A Whiter Shade Of Pale

This was one of the special rock and roll drug-gie songs of the summer and fall of 1968. The song like the year is mixed up and confused. This song could mean so many things, yet it could also mean nothing. Each individual person who listens to the lyrics could decide what they mean to them. A Whiter Shade Of Pale was a perfect song describing the year 1968, a year of chaos, sex, drugs, rock and roll, death and finally LAW and ORDER. It was the last year that massive numbers of young East Coast teenagers packed their bags and headed for the West Coast and what they thought was freedom.  It was a year when America and Americans turned from love, flower power, war, and racism to the Republican Party and Richard Nixon. President Nixon socked it to America and Americans loved it. It was America’s first modern day critical crossroad with the first critical mass in its young short modern history. 

The year 1968 started with a bang in January when the North Vietnamese Communist Army carried out enormous attacks on American and South Vietnamese Military strongholds on the coast of Vietnam. The attack was a military disaster for the Viet Min (North Vietnamese Volunteers), Viet Cong (South Vietnamese Communist), and North Vietnamese regulars.  American Television presented chaos on the battlefield by South Vietnamese and American Armed Forces. 

The announcement of Eugene McCarthy as a peace candidate for the Democratic Party started the great American divide. President Lynden B. Johnson made his famous “I will not run for the office of the presidency” statement in March. A young United States Attorney General Senator Robert F. Kennedy put his hat into the 1968 presidential ring and took the Democratic Party by storm and gained ground on both McCarthy and President Johnson.  

The untimely assassinations of the Reverend Doctor Martian L. King Jr. in April and of Senator Robert F. Kennedy in June broke the heart of the many American racial Liberals. The Death of the liberal Democratic Party in the Windy City of Chicago in August with the first televised police riot that fall stunned the soul of America. Lastly the total dismantling of the Black Panther Party military arm by government forces of Richard Nixon, and many northern cities burned. The Panther Party went from number 64 on the Federal Bureau of Investigation list to number three on America’s most wanted list. This portrayed the temperature of the times.  

Just A Whiter Shade of Pale.  

It was a time when the African American Church community was the most powerful political component among African Americans.

The first Civil Rights Bill of 1964, was enforced all over America, and integration became in reality a true American fete.

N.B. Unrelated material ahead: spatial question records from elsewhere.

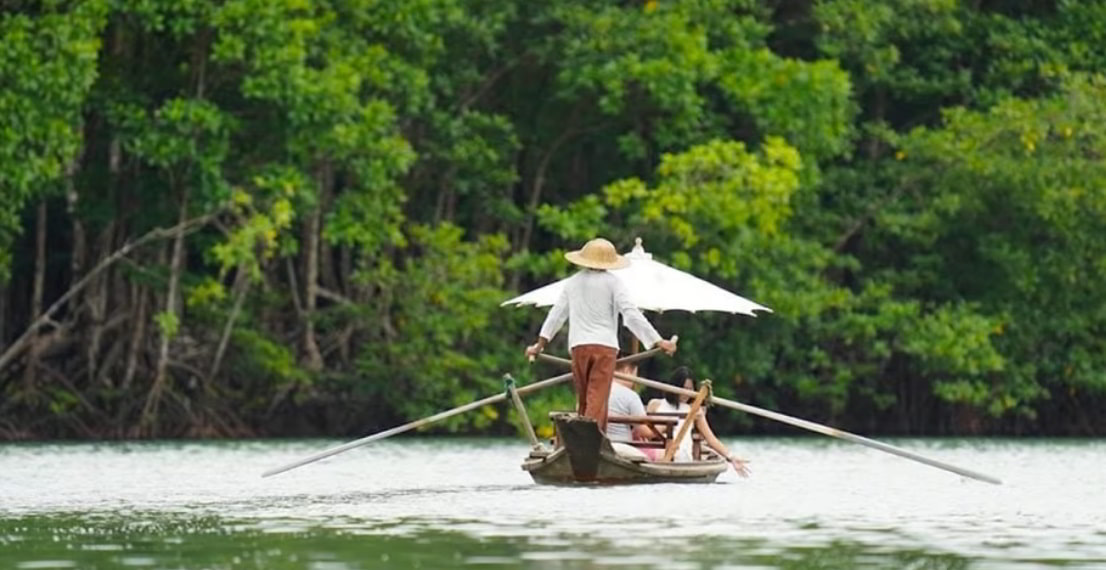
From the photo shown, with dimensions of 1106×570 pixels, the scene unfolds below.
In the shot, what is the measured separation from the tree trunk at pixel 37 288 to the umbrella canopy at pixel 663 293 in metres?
11.3

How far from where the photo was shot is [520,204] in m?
44.5

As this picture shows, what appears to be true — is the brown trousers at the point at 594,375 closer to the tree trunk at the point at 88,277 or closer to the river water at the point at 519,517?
the river water at the point at 519,517

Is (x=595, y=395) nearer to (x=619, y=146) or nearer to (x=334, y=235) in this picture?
(x=334, y=235)

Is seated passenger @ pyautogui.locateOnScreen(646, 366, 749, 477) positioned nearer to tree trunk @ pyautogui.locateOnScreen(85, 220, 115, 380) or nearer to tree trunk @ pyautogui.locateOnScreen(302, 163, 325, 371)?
tree trunk @ pyautogui.locateOnScreen(85, 220, 115, 380)

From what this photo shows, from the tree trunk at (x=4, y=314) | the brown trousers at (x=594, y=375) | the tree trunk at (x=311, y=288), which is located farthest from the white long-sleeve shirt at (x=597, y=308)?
the tree trunk at (x=4, y=314)

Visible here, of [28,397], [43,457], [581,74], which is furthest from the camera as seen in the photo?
[581,74]

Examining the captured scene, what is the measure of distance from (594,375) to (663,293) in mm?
4200

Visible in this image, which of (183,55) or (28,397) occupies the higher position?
(183,55)

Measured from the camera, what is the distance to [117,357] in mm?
39312

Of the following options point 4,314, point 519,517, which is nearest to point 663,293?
point 519,517

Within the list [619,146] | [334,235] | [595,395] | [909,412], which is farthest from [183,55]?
[595,395]

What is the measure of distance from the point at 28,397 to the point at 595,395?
49.8 feet

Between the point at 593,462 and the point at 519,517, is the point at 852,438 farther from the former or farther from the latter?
the point at 519,517

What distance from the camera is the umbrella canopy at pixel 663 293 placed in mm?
28250
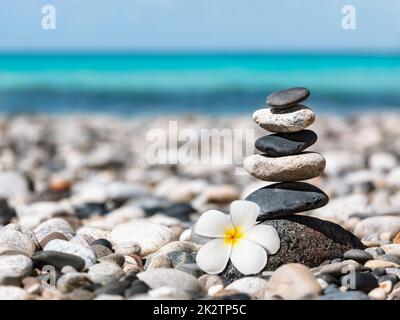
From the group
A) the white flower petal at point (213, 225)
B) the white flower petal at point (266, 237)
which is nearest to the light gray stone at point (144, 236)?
the white flower petal at point (213, 225)

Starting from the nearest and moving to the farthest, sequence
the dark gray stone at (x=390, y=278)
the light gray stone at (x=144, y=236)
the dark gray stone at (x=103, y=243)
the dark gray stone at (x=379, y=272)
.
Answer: the dark gray stone at (x=390, y=278) → the dark gray stone at (x=379, y=272) → the dark gray stone at (x=103, y=243) → the light gray stone at (x=144, y=236)

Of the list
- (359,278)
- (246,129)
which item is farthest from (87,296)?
(246,129)

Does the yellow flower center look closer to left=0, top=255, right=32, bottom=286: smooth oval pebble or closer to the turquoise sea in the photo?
left=0, top=255, right=32, bottom=286: smooth oval pebble

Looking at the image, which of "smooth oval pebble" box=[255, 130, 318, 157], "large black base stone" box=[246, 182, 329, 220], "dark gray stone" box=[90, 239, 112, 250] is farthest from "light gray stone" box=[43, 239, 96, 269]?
"smooth oval pebble" box=[255, 130, 318, 157]

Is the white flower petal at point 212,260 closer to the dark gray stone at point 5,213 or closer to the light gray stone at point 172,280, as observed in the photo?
the light gray stone at point 172,280

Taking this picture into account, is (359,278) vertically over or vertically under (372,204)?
over

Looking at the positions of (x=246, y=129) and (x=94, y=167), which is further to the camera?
(x=246, y=129)

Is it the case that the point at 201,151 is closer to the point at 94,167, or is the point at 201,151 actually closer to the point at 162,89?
the point at 94,167

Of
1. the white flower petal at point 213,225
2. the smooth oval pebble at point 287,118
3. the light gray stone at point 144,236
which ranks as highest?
the smooth oval pebble at point 287,118
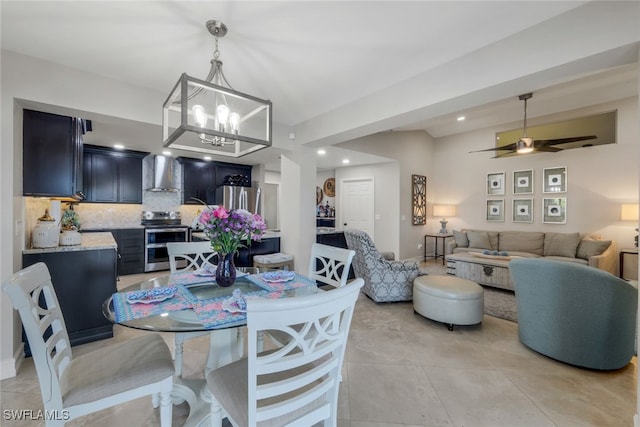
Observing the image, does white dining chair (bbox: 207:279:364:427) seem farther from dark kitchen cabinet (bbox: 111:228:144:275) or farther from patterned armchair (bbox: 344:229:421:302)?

African Americans openly questioned whether they truly belonged to the United States, whether they would receive true civil rights. As Doctor Martian Luther King, Jr.,  said in his “I Have A Dream”, speech four years earlier he hoped that his four children would be judged on the content of their character and not the color of their skin. 

In the middle of summer the second march on Washington occurred as scheduled after the death after King’s death. Reverend Ralph Abernathy did the best that he could taking the reins of the Southern Christian Leadership Conference. Mother Nature did not cooperate with Abernathy’s SCLC and the 2nd march--the meeting place became an endless mud hole because it rained for eight days.

No rhyme or rhythm to this crazy year would continue in the fall of 1968.

In November the United States voters pulled the lever for change. The new and reformed Richard M. Nixon was elected President. 

An end of this turbulent year came in December; the National Aeronautics and Space Administration put it’s first astronaut on the moon, which put the United States ahead of the Soviet Union in the space race. 

1968 A year of turmoil and of victory, A year many African Americans will not forget.